◆ Page text
高精度求余-HDOJ-5373-The Shortest Problem

The shortest problem

Time Limit: 3000/1500 MS (Java/Others) Memory Limit: 65536/65536 K (Java/Others)
Total Submission(s): 1676 Accepted Submission(s): 746

Problem Description
In this problem, we should solve an interesting game. At first, we have an integer n, then we begin to make some funny change. We sum up every digit of the n, then insert it to the tail of the number n, then let the new number be the interesting number n. repeat it for t times. When n=123 and t=3 then we can get 123->1236->123612->12361215.

Input
Multiple input.
We have two integer n (0<=n<=104 ) , t(0<=t<=105) in each row.
When n==-1 and t==-1 mean the end of input.

Output
For each input , if the final number are divisible by 11, output “Yes”, else output ”No”. without quote.

Sample Input
35 2
35 1
-1 -1

Sample Output
Case #1: Yes
Case #2: No

//
// main.cpp
// 150811-1005
//
// Created by 袁子涵 on 15/8/11.
// Copyright (c) 2015年 袁子涵. All rights reserved.
//

#include <iostream>
#include <string.h>
#include <stdio.h>
#include <stdlib.h>

using namespace std;

int n;
long int t;
char num2[100],num[700000];
unsigned long int lth1,lth2,lth3;
unsigned long long int ss;

bool mod11()
{
    lth1=strlen(num);
    unsigned long long int ji=0,ou=0;
    for (int i=0; i<lth1; i+=2) {
        ji+=num[i]-48;
    }
    for (int i=1; i<lth1; i+=2) {
        ou+=num[i]-48;
    }
    if (((ji-ou)>0?(ji-ou):(ou-ji))%11==0 || ji-ou==0) {
        return true;
    }
    else
        return false;
}

void intos(long long int x,char *a)

◆ Data extract

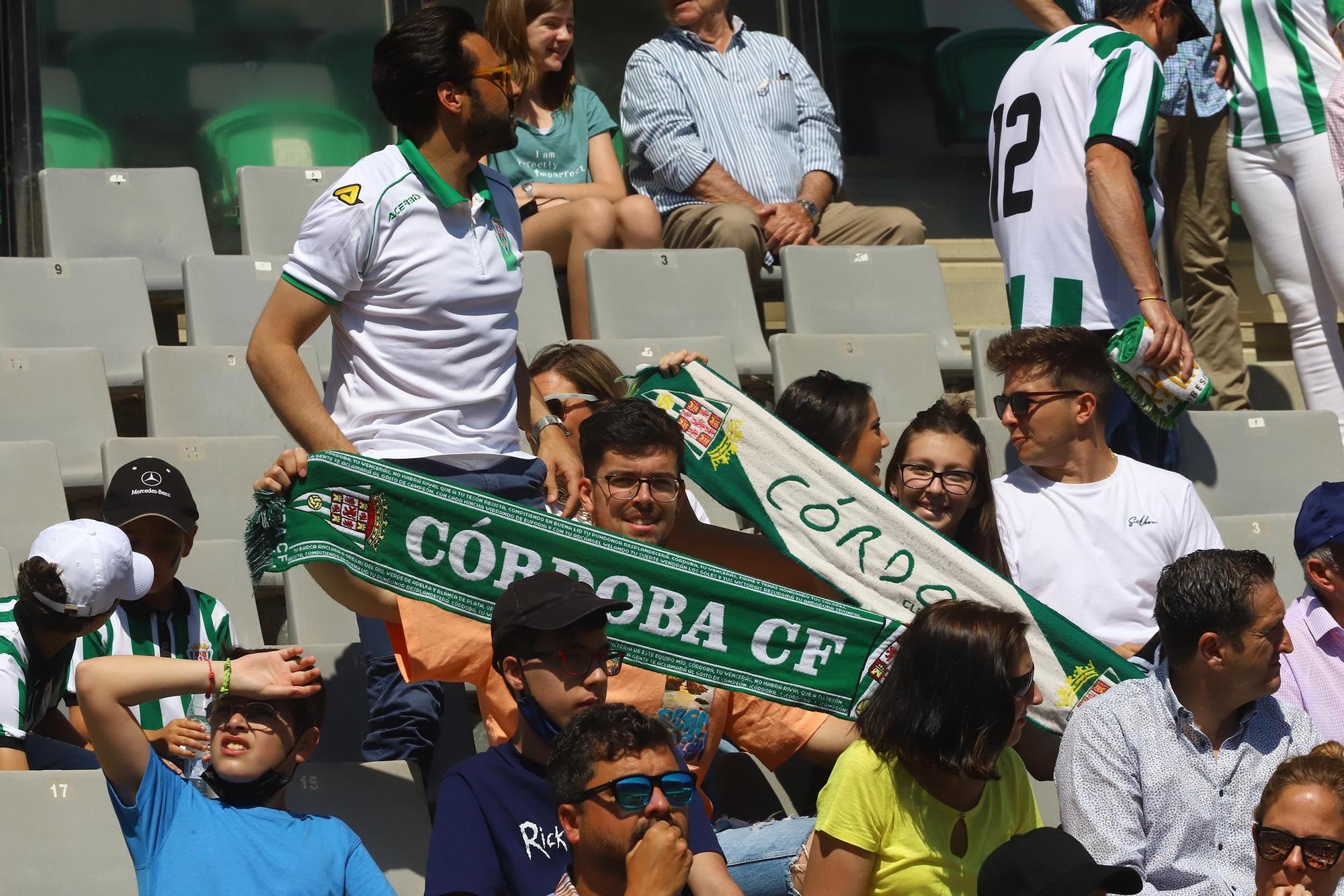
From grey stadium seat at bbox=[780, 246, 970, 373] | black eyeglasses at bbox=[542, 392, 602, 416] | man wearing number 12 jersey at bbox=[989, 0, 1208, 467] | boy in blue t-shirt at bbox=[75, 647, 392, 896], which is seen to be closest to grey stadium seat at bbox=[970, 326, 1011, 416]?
grey stadium seat at bbox=[780, 246, 970, 373]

◆ The request
Decide whether each statement agrees with the page on The Shortest Problem. Answer yes or no for each, and quote the words from the page that settle it.
1. Input ends when both n and t are -1.
2. The digit sum is inserted at the front of the number n.
3. The program declares num as a char array of size 700000.

◆ Output below
1. Yes: "When n==-1 and t==-1 mean the end of input."
2. No: "then insert it to the tail of the number n"
3. Yes: "char num2[100],num[700000];"